Mazloomdoost leverages the minimally invasive strengths of these evolving technologies and helps the patient do the rest. “The tenotomy does not remove all the scar tissue; it is not going to fix it in and of itself,” he says, “but the rest will resolve with exercise.” The procedure is not a magic bullet, but he says, “It does give the patient a major boost forward with what the rehab needs to do.”

Mazloomdoost also leverages his connections within the physical therapy community. “We build relationships with physical therapy providers so that we can optimize the combined approach.” In this way, percutaneous tenotomy is a typical Wellward procedure: the understanding of a complex process, the utilization of a subtle procedure, and the support of the patient in rehabilitation come together to yield an elegant outcome.
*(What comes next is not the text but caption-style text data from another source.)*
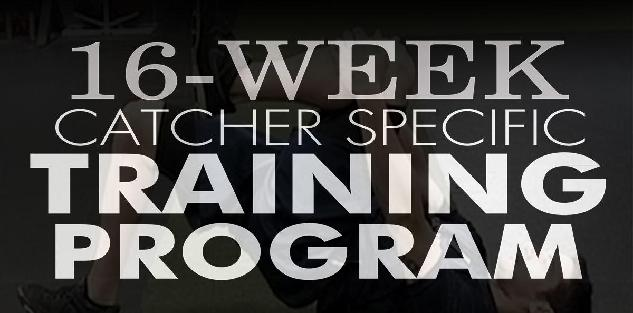 16-Week Catcher Specific Strength & Conditioning Program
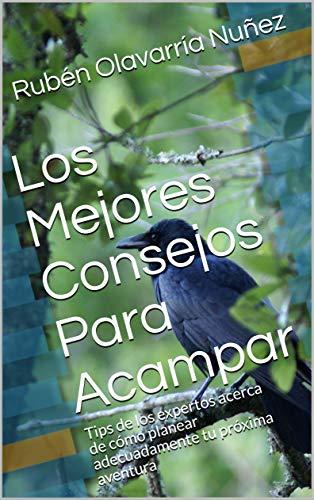 Los Mejores Consejos Para Acampar : Tips de los expertos acerca de cómo planear adecuadamente tu próxima aventura (Spanish Edition)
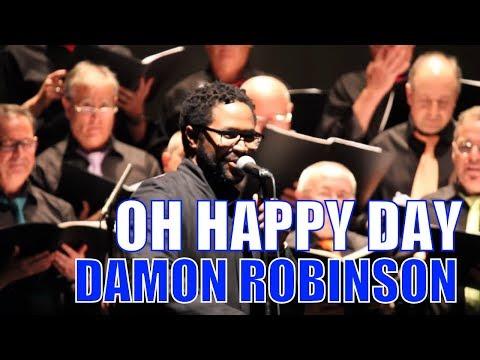 OH HAPPY DAY ► ESPIRITUAL NEGRO interpretado por ACCICHORUS y DAMON ROBINSON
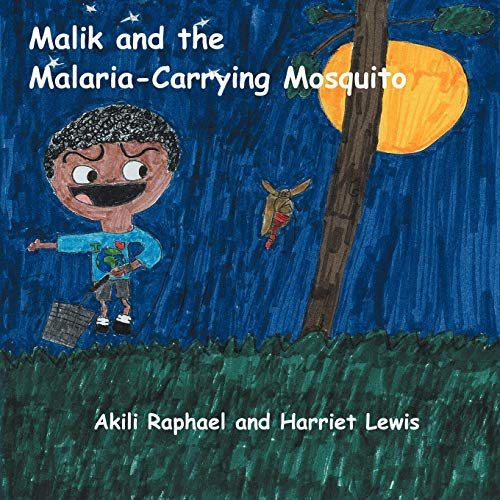9781477288139: Malik and the Malaria-Carrying Mosquito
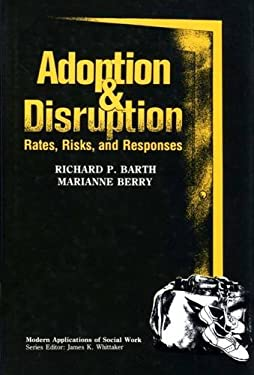 Adoption and Disruption: Rates, Risks, and Responses 9780202360492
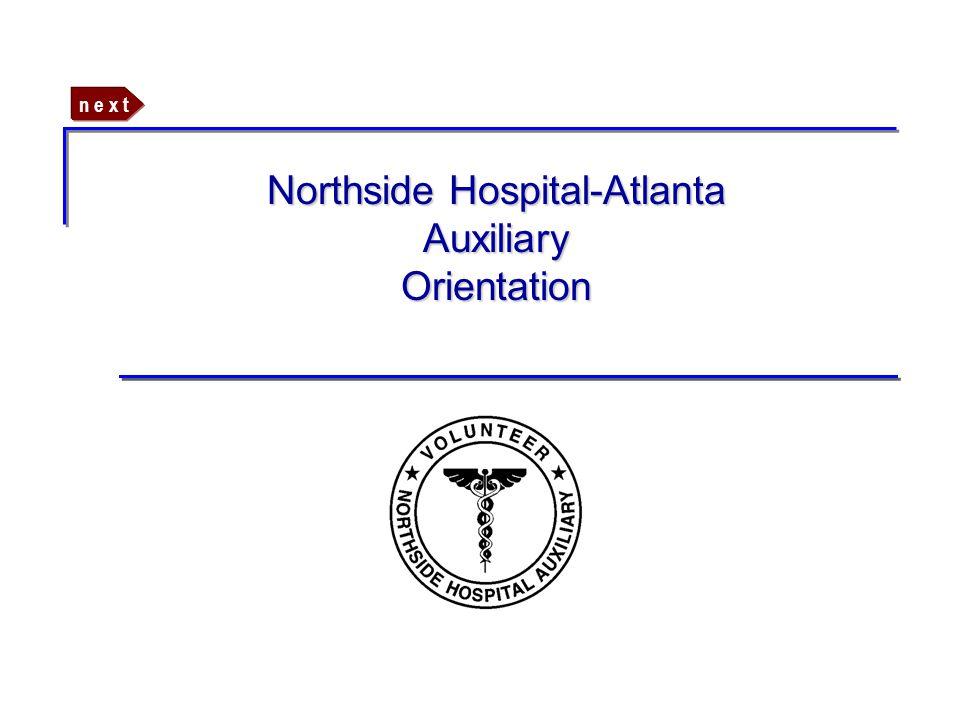n e x t Northside Hospital-Atlanta Auxiliary Orientation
An Accessible Procedure with Broad Appeal

Most of his patients are referred to him from physical therapists. “When they are not seeing a patient progress the way they should, we can get involved.” Very often, however, Mazloomdoost says that patients are coming with a misdiagnosis; what might be seen as bursitis, unrelated to connective tissue, is in fact tendon pain at the point that it passes around a bursa. “What you often see under ultrasound is instead a tendopathy. Left unchecked, it can result in bursitis, but not if we perform percutaneous tenotomy on that tendon.”

The hip, with the shoulder a close second, is the joint he most often performs tenotomy on. Sufferers of musculoskeletal conditions such as tennis elbow, golfer’s elbow, jumper’s knee, plantar fasciitis, and pitcher’s and swimmer’s shoulder, are many of his patients. All are experiencing chronic pain, which may have started with a traumatic injury that the body has compensated for, or that is the result of gradual wear and tear. He says, “The weekend warriors really respond well to this, because often it is just a small tether that once you release it the pain is gone and they are back to playing.”

He also has helped a lot of seniors who want to stay active—or just comfortable. He recently did a percutaneous tenotomy on a longtime patient, a 70-year-old woman who had been having lateral hip pain for years and was not responding to physical therapy. She had expressed hesitation about an even minimally invasive procedure, but her increased pain and the arrival of the Tenjet tool at the surgery center converged, and she elected the procedure on her right hip. Halfway through her rehabilitation—one hour every other day for four weeks—she was able to sleep on her side for the first time in years, and she was requesting to have the procedure on her painful opposite hip.

Mazloomdoost sees percutaneous tenotomy as yet another way that Wellward is changing perception and practice of pain management in our region, and eventually beyond. He reflects, “I view our practice as a living laboratory for developing an entirely different approach and thought process towards pain.” Wellward generates a registry of results in multiple areas that patients, physicians, and insurance providers can consider, and it may affect their choices—eventually. Aspirational, yes, but for now he is realistic about his potential reach. He concludes, “We want to develop the models and then be the open source for teaching others how to do it.”